Dokumentauszug:
· · ·

Beginn des Baus von Sperranlagen zwischen Israel und dem Westjordanland
Sommer 2003 Fünfter Workshop des West-Eastern Divan Orchestras in Pilas mit Europatournee. Das Orchester spielt anschließend zum ersten Mal in einem arabischen Land – in Rabat, Marokko.
September 2003 Nach dem Tod von Edward Said (25. 9.) führen Daniel Barenboim und Saids Witwe Mariam das Projekt weiter.
2004 Tod von Yassir Arafat (11. 11.)
Nachfolger wird Mahmud Abbas.
Sommer 2004 Sechster Workshop in Pilas mit Konzerttournee nach Berlin, Genf und London (BBC Proms). Die Barenboim-Said-Stiftung wird unter der Direktorin Muriel Páez ins Leben gerufen. Die Stiftung betreut neben dem West-Eastern Divan Orchestra verschiedene Projekte zur musikalischen Bildung und eine Orchesterakademie in Sevilla.

· · ·

Dargestellte Angaben:

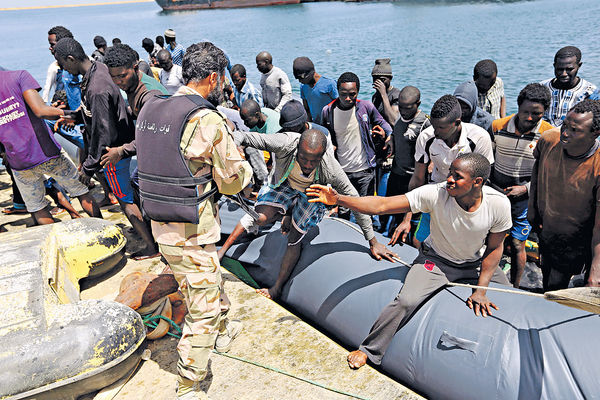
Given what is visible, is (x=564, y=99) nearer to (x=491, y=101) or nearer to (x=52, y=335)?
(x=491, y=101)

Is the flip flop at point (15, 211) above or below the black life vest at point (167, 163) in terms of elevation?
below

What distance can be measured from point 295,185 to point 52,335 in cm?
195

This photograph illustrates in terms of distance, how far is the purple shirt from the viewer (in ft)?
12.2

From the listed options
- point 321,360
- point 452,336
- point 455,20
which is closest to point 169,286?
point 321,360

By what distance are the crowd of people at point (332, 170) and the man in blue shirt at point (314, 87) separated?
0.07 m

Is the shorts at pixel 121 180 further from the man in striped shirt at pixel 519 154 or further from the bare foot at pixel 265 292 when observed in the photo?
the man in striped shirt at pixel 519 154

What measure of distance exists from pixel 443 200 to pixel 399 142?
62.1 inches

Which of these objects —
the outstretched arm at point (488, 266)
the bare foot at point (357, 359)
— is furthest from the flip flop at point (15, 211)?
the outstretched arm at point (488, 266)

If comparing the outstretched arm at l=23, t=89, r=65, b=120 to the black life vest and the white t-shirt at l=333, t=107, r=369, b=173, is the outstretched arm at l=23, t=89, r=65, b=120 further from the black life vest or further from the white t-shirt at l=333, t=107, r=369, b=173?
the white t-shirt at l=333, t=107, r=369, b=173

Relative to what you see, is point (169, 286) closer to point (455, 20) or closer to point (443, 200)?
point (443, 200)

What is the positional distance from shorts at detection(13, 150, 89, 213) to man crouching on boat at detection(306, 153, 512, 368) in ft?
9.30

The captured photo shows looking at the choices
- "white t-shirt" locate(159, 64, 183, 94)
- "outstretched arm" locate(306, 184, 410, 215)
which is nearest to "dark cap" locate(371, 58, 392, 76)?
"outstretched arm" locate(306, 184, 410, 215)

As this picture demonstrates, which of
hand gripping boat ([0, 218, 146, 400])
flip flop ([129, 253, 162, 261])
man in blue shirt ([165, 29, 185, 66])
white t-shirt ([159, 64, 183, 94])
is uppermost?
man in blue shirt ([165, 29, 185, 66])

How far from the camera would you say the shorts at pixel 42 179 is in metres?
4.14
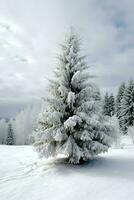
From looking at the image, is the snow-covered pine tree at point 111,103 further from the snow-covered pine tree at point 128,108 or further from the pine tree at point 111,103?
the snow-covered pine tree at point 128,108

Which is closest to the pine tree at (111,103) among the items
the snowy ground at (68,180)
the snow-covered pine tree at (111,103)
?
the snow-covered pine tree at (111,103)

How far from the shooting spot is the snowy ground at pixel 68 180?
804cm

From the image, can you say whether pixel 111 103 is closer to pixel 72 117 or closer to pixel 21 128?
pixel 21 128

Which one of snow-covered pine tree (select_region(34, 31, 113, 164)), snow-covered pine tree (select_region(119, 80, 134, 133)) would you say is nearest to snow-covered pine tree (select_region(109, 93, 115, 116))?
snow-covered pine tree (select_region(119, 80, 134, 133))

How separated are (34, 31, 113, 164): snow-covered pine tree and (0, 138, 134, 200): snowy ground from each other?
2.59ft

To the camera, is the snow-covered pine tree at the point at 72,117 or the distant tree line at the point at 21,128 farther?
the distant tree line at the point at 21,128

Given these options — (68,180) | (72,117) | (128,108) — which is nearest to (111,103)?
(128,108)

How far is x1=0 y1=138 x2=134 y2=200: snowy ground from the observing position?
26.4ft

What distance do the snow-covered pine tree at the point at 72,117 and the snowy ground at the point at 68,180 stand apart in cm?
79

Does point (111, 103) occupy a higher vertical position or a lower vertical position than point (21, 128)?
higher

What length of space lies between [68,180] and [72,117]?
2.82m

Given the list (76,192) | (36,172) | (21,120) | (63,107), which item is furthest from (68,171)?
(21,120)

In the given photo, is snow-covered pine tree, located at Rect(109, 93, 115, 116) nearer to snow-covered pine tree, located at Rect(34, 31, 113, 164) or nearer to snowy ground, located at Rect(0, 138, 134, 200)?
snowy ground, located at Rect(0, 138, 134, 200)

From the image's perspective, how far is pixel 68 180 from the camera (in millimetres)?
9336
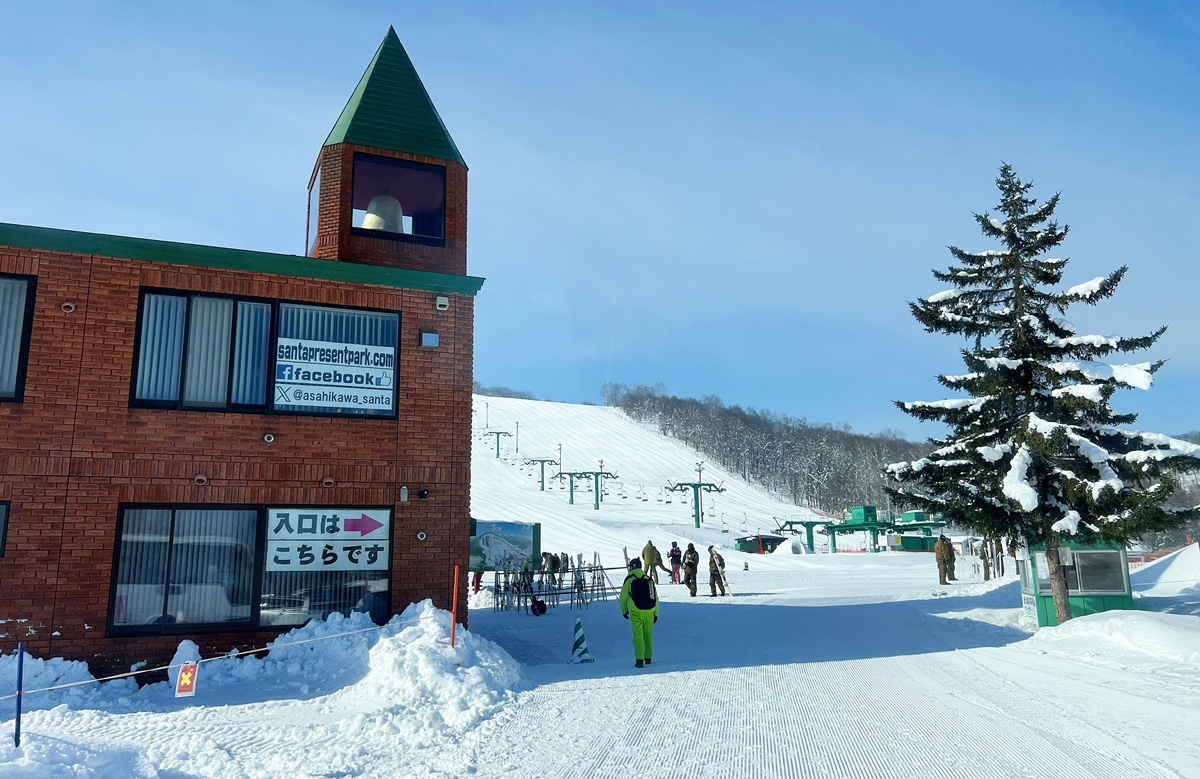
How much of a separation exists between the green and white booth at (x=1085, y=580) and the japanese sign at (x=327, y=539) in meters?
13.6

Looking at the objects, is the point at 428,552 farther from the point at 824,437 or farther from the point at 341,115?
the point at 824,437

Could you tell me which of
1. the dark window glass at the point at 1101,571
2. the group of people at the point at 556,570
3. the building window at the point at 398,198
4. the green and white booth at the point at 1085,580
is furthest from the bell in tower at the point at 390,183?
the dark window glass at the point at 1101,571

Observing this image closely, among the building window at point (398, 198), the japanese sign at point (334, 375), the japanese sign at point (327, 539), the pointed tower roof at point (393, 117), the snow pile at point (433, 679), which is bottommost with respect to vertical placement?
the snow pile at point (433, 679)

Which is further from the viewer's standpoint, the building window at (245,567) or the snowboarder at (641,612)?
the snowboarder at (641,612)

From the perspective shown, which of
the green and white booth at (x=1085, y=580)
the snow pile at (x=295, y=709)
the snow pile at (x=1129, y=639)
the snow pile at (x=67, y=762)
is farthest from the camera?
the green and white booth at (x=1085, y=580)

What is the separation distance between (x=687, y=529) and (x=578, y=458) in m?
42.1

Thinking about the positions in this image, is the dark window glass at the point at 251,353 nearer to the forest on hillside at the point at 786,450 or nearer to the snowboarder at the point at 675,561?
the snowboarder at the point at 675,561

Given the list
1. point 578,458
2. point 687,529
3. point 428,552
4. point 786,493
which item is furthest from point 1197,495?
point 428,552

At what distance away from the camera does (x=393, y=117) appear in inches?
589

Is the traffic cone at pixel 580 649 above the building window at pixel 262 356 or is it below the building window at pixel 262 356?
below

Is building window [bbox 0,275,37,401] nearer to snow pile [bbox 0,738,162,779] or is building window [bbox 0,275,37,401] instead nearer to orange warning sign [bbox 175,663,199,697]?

· · ·

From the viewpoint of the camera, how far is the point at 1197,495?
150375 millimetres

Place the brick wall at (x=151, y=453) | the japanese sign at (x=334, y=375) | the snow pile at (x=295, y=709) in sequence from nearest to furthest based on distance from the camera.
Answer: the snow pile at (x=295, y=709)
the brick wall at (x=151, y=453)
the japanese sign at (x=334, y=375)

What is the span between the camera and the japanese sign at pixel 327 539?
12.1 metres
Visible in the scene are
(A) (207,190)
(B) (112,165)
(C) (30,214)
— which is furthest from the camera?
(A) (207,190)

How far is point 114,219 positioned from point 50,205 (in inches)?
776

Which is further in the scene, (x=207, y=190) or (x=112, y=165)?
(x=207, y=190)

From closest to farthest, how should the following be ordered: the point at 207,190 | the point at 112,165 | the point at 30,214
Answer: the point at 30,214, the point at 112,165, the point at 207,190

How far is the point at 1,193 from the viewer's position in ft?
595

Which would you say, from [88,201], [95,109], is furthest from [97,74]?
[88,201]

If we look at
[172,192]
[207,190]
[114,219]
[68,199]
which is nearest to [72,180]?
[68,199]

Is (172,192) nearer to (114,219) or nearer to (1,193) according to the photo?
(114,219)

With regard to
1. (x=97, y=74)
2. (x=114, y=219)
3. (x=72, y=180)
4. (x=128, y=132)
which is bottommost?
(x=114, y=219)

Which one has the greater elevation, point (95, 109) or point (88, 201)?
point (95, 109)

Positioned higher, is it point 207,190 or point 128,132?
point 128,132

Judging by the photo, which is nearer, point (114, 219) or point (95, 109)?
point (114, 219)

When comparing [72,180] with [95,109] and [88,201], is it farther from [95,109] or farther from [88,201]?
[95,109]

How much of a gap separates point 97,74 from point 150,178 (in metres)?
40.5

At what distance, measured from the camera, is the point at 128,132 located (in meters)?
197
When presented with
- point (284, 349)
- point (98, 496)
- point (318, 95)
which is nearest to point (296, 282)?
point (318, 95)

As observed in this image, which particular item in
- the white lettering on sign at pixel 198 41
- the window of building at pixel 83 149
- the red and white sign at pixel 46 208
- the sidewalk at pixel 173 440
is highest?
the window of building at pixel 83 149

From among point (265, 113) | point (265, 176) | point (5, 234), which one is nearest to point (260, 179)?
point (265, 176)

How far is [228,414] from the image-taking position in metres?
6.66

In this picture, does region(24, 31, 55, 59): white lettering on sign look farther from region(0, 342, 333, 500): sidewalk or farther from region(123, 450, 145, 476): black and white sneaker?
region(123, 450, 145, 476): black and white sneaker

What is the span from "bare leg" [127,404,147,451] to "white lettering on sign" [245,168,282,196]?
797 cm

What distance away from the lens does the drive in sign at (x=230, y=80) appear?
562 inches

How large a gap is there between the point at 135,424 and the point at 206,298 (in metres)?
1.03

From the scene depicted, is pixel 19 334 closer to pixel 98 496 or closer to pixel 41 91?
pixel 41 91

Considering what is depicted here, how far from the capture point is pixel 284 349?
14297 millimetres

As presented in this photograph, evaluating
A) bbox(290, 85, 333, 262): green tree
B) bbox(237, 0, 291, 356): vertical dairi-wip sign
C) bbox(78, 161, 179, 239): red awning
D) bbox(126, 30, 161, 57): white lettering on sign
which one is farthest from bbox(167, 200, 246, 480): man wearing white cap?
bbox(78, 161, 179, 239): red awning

· · ·

Geben Sie aus dem Dokumentauszug die Passage von „Beginn des Baus“ bis einschließlich „wird Mahmud Abbas.“ wortgetreu wieder.

Lösung der Aufgabe:
Beginn des Baus von Sperranlagen zwischen Israel und dem Westjordanland
Sommer 2003 Fünfter Workshop des West-Eastern Divan Orchestras in Pilas mit Europatournee. Das Orchester spielt anschließend zum ersten Mal in einem arabischen Land – in Rabat, Marokko.
September 2003 Nach dem Tod von Edward Said (25. 9.) führen Daniel Barenboim und Saids Witwe Mariam das Projekt weiter.
2004 Tod von Yassir Arafat (11. 11.)
Nachfolger wird Mahmud Abbas.